> TEXT EXTRACT

DEV Community: Ajay Gupta

AG-UI + LangGraph Streaming: Technical Implementation Guide

Ajay Gupta — Thu, 11 Sep 2025 10:33:49 +0000

🎯 Purpose

This guide shows how to achieve real-time event streaming from AI workflows to UI using AG-UI protocol with LangGraph StateGraph execution. The approach provides sub-100ms latency for live user feedback during complex AI operations.

🚀 Demo Application

A complete working implementation of this architecture is available at:
https://github.com/cimulink/ai-workflow-engine

The repository includes:

Pure LangGraph + AG-UI server implementation
React frontend with real-time streaming
Document processing workflow example
Complete setup and deployment instructions

📋 AG-UI Protocol Context

AG-UI defines a standardized set of event types for real-time agent-user interaction. Our goal is to adapt our entire LangGraph workflow to generate these predefined events and stream them from backend to frontend for real-time user feedback.

> DATASET
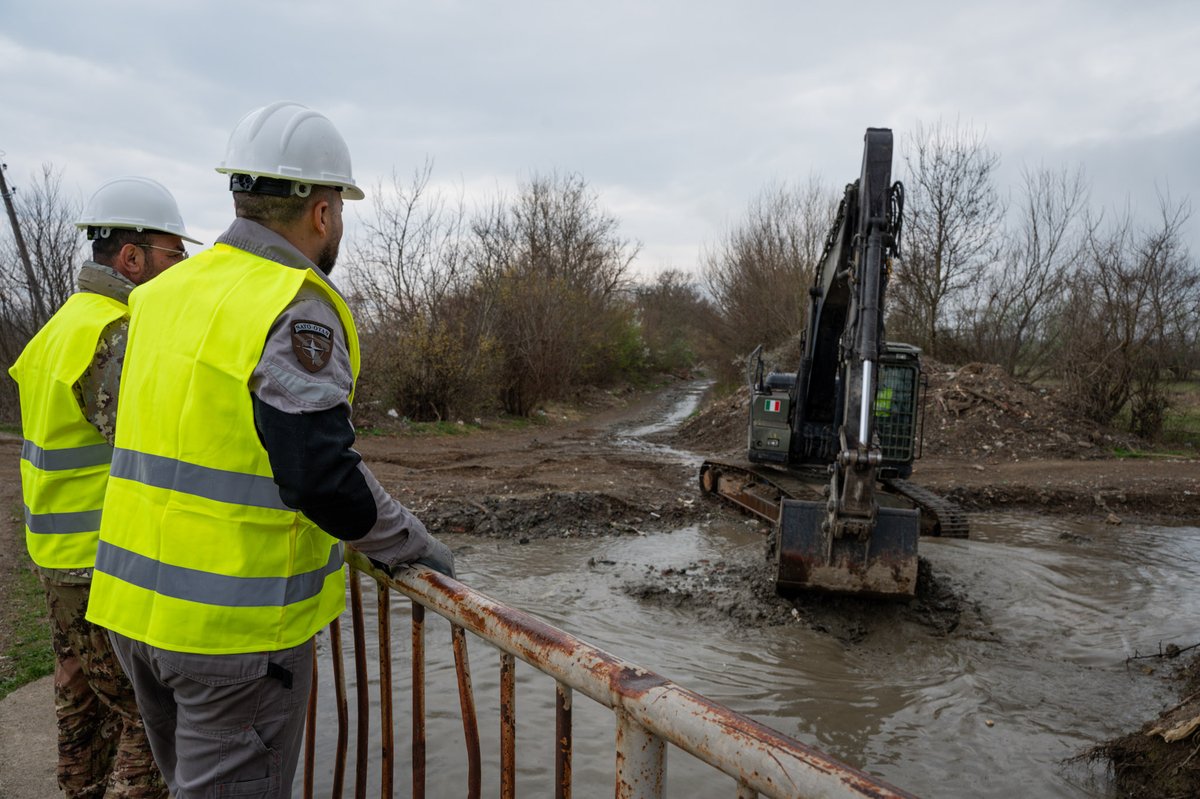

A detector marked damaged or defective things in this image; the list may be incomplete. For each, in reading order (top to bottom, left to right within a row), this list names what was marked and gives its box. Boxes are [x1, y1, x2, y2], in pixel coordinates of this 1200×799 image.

rusty metal railing [297, 547, 907, 796]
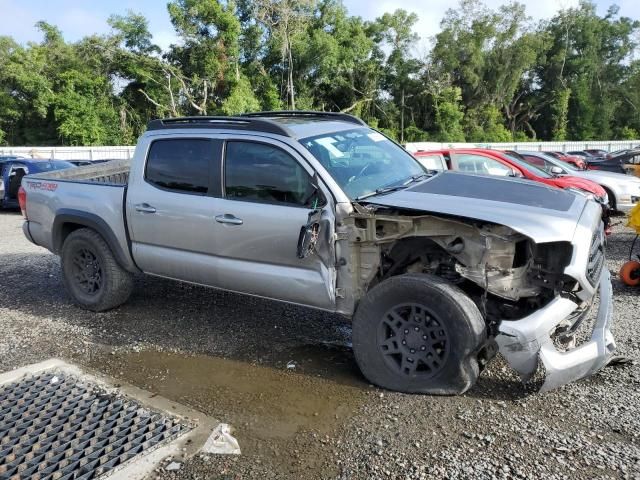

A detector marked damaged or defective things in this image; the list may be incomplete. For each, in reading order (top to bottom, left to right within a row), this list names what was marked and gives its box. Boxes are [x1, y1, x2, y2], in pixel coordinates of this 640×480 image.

damaged front end [344, 201, 616, 392]
damaged front bumper [496, 268, 616, 392]
crumpled metal panel [0, 372, 189, 480]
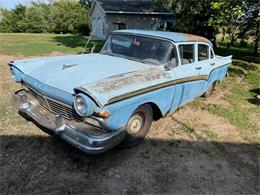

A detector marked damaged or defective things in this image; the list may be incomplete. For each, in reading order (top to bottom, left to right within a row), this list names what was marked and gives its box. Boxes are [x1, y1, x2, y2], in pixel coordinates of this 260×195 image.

rust patch on fender [90, 68, 172, 93]
peeling paint [90, 68, 172, 93]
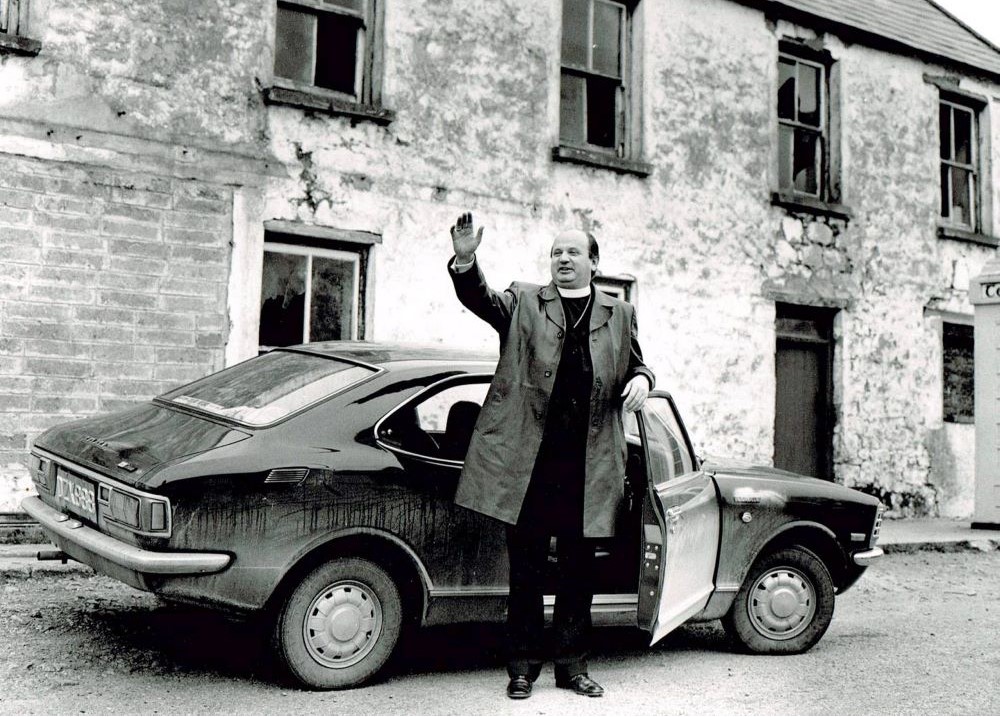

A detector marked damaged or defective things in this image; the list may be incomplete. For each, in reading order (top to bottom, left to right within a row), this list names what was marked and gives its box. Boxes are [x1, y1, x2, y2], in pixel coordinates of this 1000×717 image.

rusty car body [21, 342, 884, 688]
peeling plaster wall [1, 0, 1000, 516]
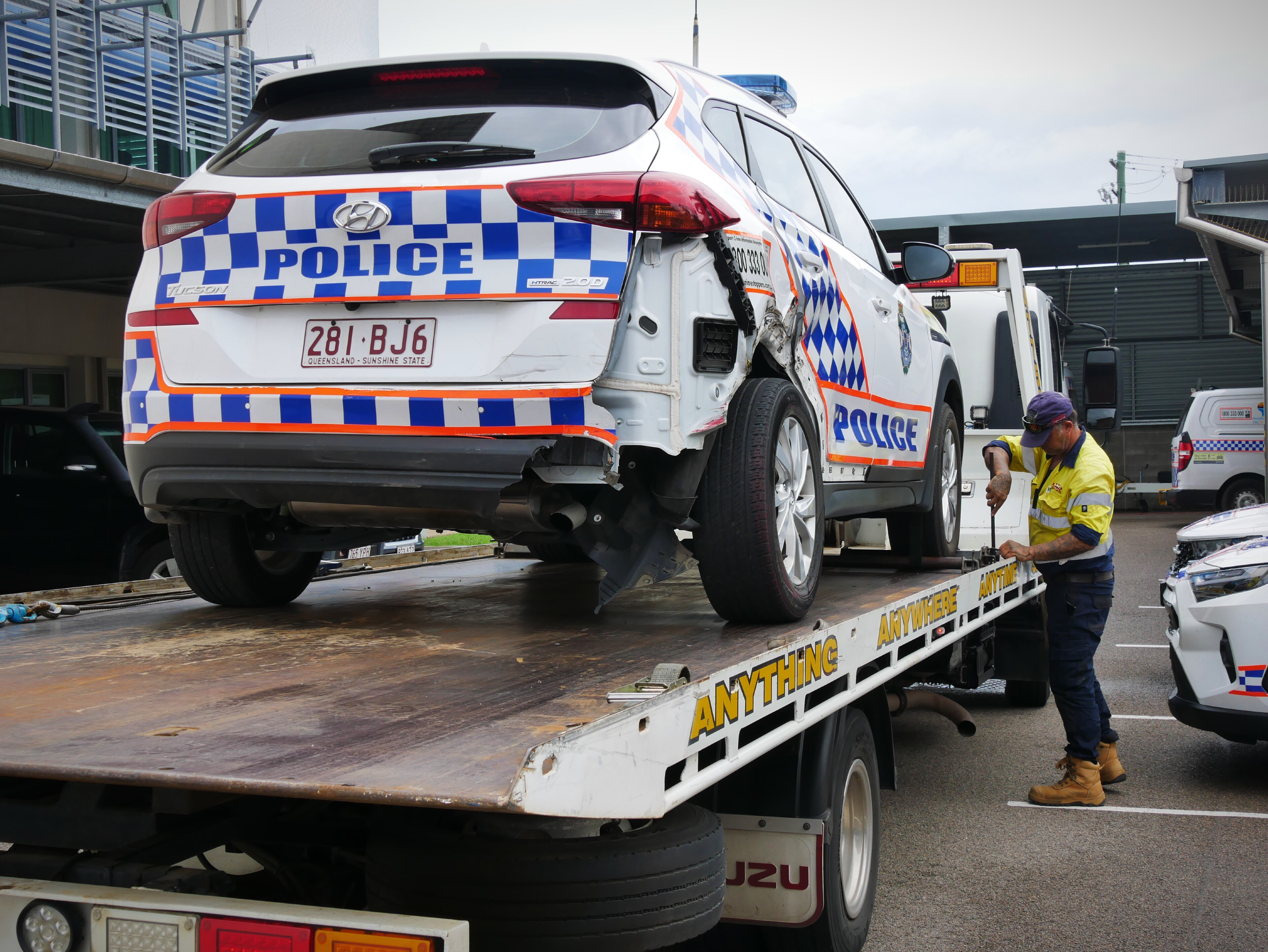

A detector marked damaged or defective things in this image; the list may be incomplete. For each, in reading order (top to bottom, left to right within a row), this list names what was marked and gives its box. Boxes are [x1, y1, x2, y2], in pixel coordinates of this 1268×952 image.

> CHALLENGES
1. From the AG-UI streaming guide above, copy the passage from "This guide shows" to "complex AI operations." word for word.
2. Using the AG-UI streaming guide, decide whether each statement agrees with it. Answer yes or no, and quote the deciding words.
(a) The described approach gives latency under 100 ms.
(b) The demo repository includes a Vue frontend.
(c) AG-UI defines a standardized set of event types.
3. Write the next part of the guide on AG-UI and LangGraph streaming, continuing after its final sentence.

> RESPONSES
1.
This guide shows how to achieve real-time event streaming from AI workflows to UI using AG-UI protocol with LangGraph StateGraph execution. The approach provides sub-100ms latency for live user feedback during complex AI operations.

2.
(a) Yes: "The approach provides sub-100ms latency for live user feedback during complex AI operations."
(b) No: "React frontend with real-time streaming"
(c) Yes: "AG-UI defines a standardized set of event types for real-time agent-user interaction."

3.
AG-UI Message Types

AG-UI defines several event categories for different aspects of agent communication:

Lifecycle Events

RUN_STARTED, RUN_FINISHED, RUN_ERROR
STEP_STARTED, STEP_FINISHED

Text Message Events

TEXT_MESSAGE_START, TEXT_MESSAGE_CONTENT, TEXT_MESSAGE_END

Tool Call Events

TOOL_CALL_START, TOOL_CALL_ARGS, TOOL_CALL_END

State Management Events

STATE_SNAPSHOT, STATE_DELTA, MESSAGES_SNAPSHOT

Special Events

RAW, CUSTOM

🏗️ Architecture Overview

The system combines three key components:

LangGraph StateGraph - Handles workflow orchestration with nodes and conditional edges
AG-UI Protocol - Defines event types for real-time UI communication
HTTP Streaming - Uses Server-Sent Events (SSE) for browser-compatible streaming

High-Level Architecture

Data Flow Overview

🔧 Core Technical Components

1. asyncio.Queue: Event Management Hub

The asyncio.Queue acts as a thread-safe buffer between LangGraph node execution and HTTP streaming. When LangGraph nodes complete, they place events in the queue. The HTTP streaming endpoint continuously reads from the queue and sends events to the frontend.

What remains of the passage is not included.